* _Task goal_
Copy out every line of the data exactly; do not include the images.
============================================================
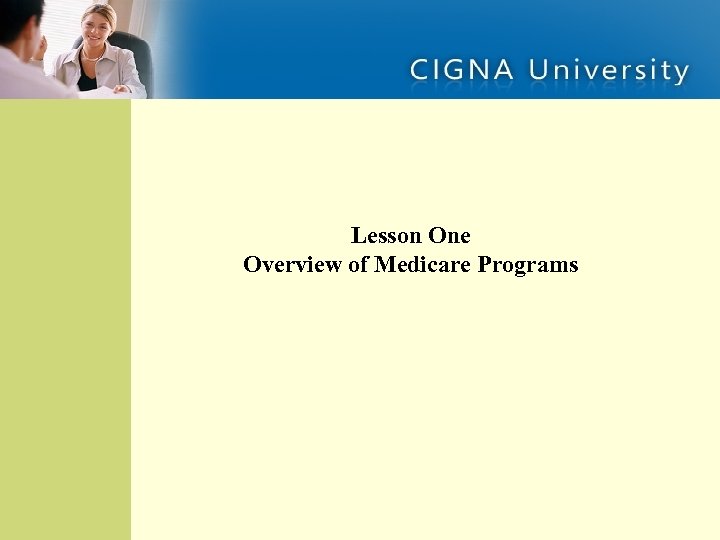 CIGNA University

Lesson One
Overview of Medicare Programs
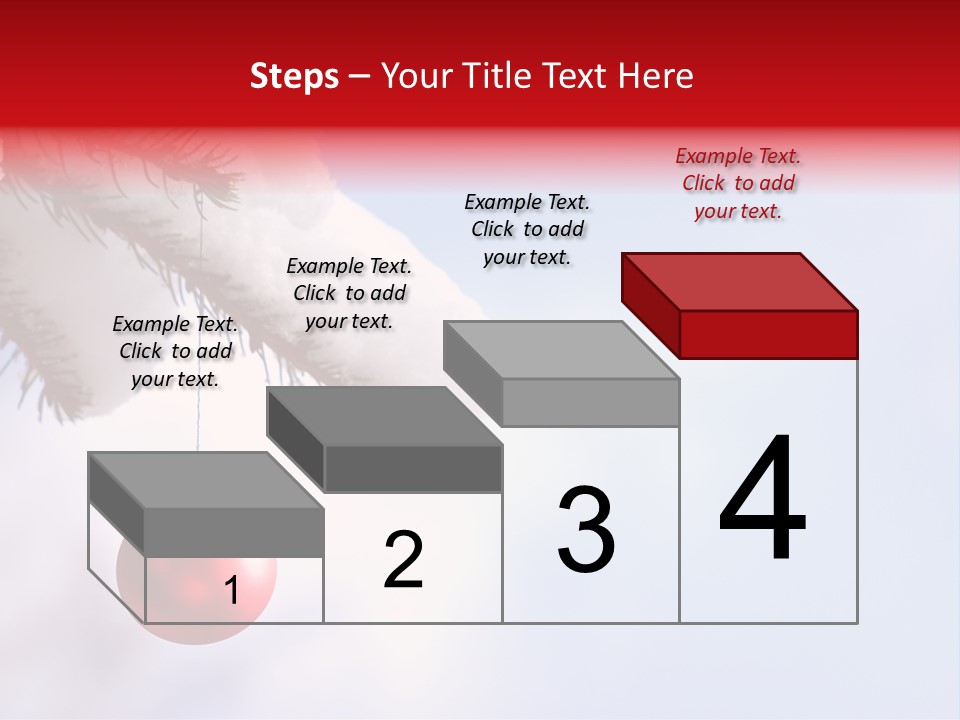 Steps – Your Title Text Here

Example Text. Click to add your text.

Example Text. Click to add your text.

Example Text. Click to add your text.

Example Text. Click to add your text.

1

2

3

4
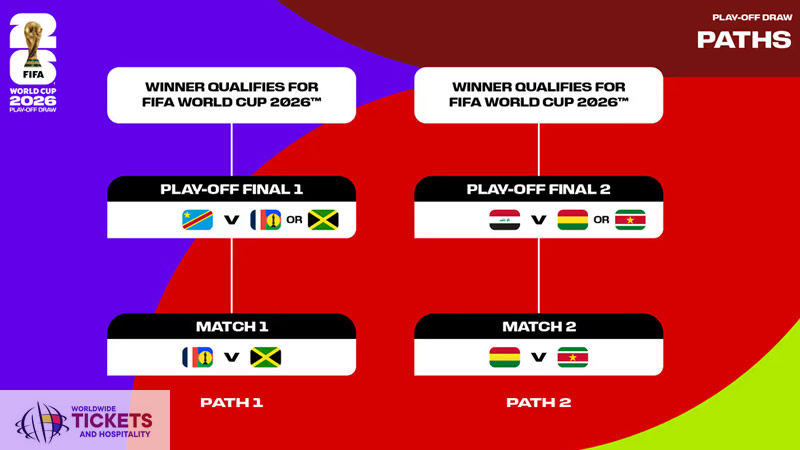 26
FIFA
WORLD CUP
2026
PLAY-OFF DRAW

PLAY-OFF DRAW
PATHS

WINNER QUALIFIES FOR FIFA WORLD CUP 2026™

PLAY-OFF FINAL 1
V OR

MATCH 1
V

PATH 1

WINNER QUALIFIES FOR FIFA WORLD CUP 2026™

PLAY-OFF FINAL 2
V OR

MATCH 2
V

PATH 2

WORLDWIDE
TICKETS
AND HOSPITALITY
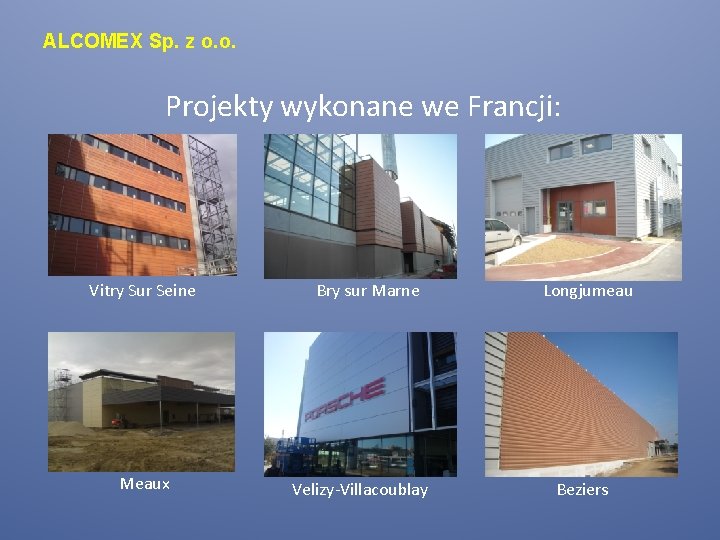 ALCOMEX Sp. z o.o.

Projekty wykonane we Francji:

Vitry Sur Seine

Bry sur Marne

Longjumeau

Meaux

PORSCHE

Velizy-Villacoublay

Beziers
============================================================
* _Completed exercise_
 CIGNA University

Lesson One
Overview of Medicare Programs
 Steps – Your Title Text Here

Example Text. Click to add your text.

Example Text. Click to add your text.

Example Text. Click to add your text.

Example Text. Click to add your text.

1

2

3

4
 26
FIFA
WORLD CUP
2026
PLAY-OFF DRAW

PLAY-OFF DRAW
PATHS

WINNER QUALIFIES FOR FIFA WORLD CUP 2026™

PLAY-OFF FINAL 1
V OR

MATCH 1
V

PATH 1

WINNER QUALIFIES FOR FIFA WORLD CUP 2026™

PLAY-OFF FINAL 2
V OR

MATCH 2
V

PATH 2

WORLDWIDE
TICKETS
AND HOSPITALITY
 ALCOMEX Sp. z o.o.

Projekty wykonane we Francji:

Vitry Sur Seine

Bry sur Marne

Longjumeau

Meaux

PORSCHE

Velizy-Villacoublay

Beziers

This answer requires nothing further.